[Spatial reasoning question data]
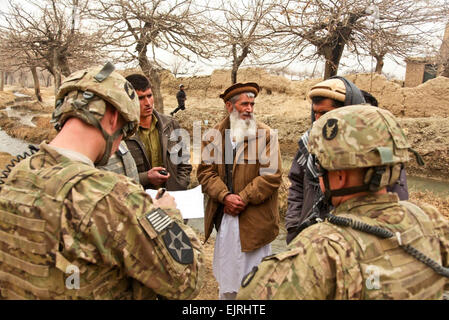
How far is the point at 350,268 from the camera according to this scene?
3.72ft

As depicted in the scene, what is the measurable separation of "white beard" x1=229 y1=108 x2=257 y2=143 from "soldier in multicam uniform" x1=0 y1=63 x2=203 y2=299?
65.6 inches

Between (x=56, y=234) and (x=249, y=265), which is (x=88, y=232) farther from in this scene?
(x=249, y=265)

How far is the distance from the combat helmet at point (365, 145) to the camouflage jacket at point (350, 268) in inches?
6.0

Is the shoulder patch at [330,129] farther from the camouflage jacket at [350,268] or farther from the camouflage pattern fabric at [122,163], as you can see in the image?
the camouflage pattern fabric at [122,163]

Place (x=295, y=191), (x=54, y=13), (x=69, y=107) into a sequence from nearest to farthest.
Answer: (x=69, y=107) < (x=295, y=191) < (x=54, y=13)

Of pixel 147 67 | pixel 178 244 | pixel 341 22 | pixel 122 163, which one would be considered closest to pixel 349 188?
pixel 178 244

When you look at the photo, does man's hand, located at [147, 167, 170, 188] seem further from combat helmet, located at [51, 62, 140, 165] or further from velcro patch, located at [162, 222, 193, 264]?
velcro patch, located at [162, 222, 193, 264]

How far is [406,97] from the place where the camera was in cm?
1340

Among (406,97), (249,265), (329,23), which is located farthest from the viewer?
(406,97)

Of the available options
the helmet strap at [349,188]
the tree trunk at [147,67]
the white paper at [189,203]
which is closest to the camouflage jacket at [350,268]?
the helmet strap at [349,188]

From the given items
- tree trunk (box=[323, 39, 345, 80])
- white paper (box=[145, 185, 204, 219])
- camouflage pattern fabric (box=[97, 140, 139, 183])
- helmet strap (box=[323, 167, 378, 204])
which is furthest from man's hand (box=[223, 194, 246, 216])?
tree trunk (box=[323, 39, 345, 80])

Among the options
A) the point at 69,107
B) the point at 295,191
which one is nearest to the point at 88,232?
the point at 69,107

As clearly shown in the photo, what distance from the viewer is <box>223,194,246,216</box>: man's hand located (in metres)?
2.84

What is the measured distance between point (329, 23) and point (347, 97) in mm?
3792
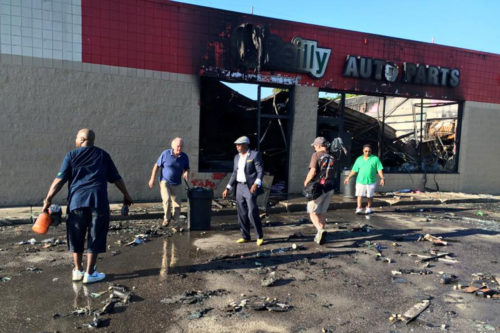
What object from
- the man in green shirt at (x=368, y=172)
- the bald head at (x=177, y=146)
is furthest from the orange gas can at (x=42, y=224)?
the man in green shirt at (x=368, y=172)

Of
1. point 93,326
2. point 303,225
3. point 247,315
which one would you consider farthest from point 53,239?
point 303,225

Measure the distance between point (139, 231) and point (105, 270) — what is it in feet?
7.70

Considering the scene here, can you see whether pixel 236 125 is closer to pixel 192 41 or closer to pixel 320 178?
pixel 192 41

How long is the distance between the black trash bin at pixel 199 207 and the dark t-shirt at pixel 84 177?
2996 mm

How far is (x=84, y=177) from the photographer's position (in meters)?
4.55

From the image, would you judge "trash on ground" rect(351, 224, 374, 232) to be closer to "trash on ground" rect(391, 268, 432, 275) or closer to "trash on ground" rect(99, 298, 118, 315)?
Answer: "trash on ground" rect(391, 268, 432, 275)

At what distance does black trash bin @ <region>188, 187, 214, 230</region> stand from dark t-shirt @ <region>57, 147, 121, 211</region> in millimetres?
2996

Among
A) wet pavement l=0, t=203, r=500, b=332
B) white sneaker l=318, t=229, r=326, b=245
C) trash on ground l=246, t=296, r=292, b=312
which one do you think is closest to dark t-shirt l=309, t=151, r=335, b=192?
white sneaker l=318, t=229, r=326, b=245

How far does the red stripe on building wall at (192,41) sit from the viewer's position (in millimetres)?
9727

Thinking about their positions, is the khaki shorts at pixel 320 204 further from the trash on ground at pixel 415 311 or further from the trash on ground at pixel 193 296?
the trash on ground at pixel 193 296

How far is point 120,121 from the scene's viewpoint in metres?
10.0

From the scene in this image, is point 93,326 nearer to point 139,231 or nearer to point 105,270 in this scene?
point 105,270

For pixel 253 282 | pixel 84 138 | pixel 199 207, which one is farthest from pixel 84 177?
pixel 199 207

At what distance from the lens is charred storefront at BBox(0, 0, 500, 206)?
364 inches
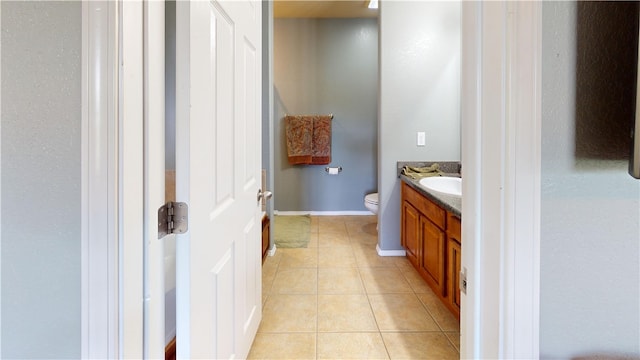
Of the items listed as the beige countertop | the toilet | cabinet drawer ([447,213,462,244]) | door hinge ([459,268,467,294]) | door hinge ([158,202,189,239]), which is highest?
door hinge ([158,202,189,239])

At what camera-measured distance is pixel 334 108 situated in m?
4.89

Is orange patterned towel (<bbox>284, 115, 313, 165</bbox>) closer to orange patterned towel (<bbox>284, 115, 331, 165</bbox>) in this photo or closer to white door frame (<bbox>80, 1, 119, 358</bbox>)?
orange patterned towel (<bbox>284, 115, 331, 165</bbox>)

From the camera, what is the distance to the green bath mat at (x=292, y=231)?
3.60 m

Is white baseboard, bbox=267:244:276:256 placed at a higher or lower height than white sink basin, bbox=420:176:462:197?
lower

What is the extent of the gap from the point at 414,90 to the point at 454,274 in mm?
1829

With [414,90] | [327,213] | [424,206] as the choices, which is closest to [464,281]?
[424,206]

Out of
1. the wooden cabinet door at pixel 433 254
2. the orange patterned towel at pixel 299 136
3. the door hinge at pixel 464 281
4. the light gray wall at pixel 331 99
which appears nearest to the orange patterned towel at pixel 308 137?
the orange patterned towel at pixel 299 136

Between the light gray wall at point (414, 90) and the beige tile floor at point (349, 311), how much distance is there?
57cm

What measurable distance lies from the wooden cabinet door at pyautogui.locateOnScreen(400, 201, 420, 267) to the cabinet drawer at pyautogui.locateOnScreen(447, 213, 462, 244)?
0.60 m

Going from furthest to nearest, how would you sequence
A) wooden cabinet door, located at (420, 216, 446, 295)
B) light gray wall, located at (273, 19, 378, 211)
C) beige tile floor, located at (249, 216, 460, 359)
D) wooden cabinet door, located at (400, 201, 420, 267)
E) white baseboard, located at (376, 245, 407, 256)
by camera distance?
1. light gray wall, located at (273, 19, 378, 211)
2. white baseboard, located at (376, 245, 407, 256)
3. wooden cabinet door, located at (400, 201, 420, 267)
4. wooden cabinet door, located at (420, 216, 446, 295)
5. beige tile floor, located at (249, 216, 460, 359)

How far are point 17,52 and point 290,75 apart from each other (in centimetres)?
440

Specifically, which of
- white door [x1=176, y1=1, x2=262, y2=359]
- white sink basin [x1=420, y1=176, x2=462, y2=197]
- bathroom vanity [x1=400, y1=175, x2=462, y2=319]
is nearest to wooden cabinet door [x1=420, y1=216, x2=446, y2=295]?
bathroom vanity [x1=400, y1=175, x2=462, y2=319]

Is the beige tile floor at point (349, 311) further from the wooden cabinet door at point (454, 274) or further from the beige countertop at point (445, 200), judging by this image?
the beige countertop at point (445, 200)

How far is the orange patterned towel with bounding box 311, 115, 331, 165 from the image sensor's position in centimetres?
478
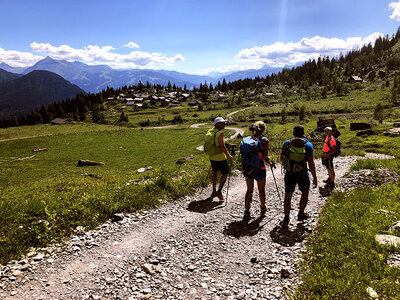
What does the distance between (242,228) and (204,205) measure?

[BRIEF] Convert everything from the start of the entries down to the line containing "65.6 inches" into a two-column CSV with the columns item_text and answer, one row per entry, with each value in a single quoted field and line breaks replaced by spaces. Leave out the pictures.

[OUTPUT OF THE EXERCISE]
item_text,answer
"How far is the point at 350,268 from the camera according to this scene?","3.72ft"
"As depicted in the scene, what is the measurable separation of ""white beard"" x1=229 y1=108 x2=257 y2=143 from ""soldier in multicam uniform"" x1=0 y1=63 x2=203 y2=299?","65.6 inches"